Не удивительно, что ему припомнились эти слова: один, ночью в городе, где царила гильотина, он не мог не испытывать гнетущего чувства, вспоминая об этих шестидесяти трех казненных за сегодняшний день, и о множестве других, томящихся за решеткой, которых завтра ожидает такая же участь, завтра, — мысль его непрестанно возвращалась к этому завтра и, словно стараясь зацепиться за что-то, хваталась за эти слова и держалась за них, как ставшее на причал судно держится за старый заржавленный якорь, зарывшийся на дне моря. Впрочем, Картон не отдавал себе в том отчета, он шел и повторял про себя эти слова.

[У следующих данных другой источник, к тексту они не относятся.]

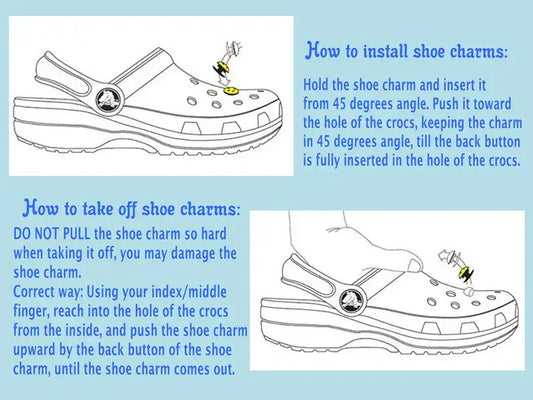 How to install shoe charms:

Hold the shoe charm and insert it from 45 degrees angle. Push it toward the hole of the crocs, keeping the charm in 45 degrees angle, till the back button is fully inserted in the hole of the crocs.

How to take off shoe charms:

DO NOT PULL the shoe charm so hard when taking it off, you may damage the shoe charm.
Correct way: Using your index/middle finger, reach into the hole of the crocs from the inside, and push the shoe charm upward by the back button of the shoe charm, until the shoe charm comes out.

Взгляд его задумчиво скользил по освещенным окнам домов, где люди готовились отойти ко сну, который хотя бы на несколько часов позволит им забыть о кровавых ужасах; по темным силуэтам церквей, где теперь никто не молился, потому что за долгие годы подчинения своим духовным пастырям народ так возненавидел этих ханжей, лихоимцев и развратников, что потерял веру в молитву и забыл о спасении души. Картон переносился мысленно за ограду виднеющегося вдалеке кладбища, сулящего вечный покой всем, кто обретал в нем последний приют, и в переполненные тюрьмы, откуда он вместе с шестьюдесятью обреченными следовал по этим улицам на смерть, которая стала чем-то таким обыденным и привычным, что даже не задевала воображения и не создавала горестных легенд о страшных призраках, рожденных неутомимым мечом гильотины. Так, поглощенный мыслями о жизни и смерти, Сидни Картон бродил по темным улицам затихшего города, который, набушевавшись за день, отходил ко сну; незаметно для себя он вышел к мосту через Сену и, перейдя на другой берег, очутился в освещенных кварталах.
Здесь жизнь еще не замерла, еще попадались экипажи, но редко, потому что всякий, кто ездил в карете, навлекал на себя подозрение, и бывшие господа напялили на головы красные колпаки и ходили пешком в грубых башмаках. Но театры были полны, и как раз сейчас из театральных подъездов публика высыпала на улицу и, оживленно болтая, расходилась по домам. У одного из театров он увидел маленькую девочку с матерью, которые не решались перейти через улицу, боясь увязнуть в грязи. Он взял девочку на руки и перенес ее, и прежде чем он поставил ее на ноги и робкая ручка, обхватившая его за шею, соскользнула с его плеча, попросил поцеловать его.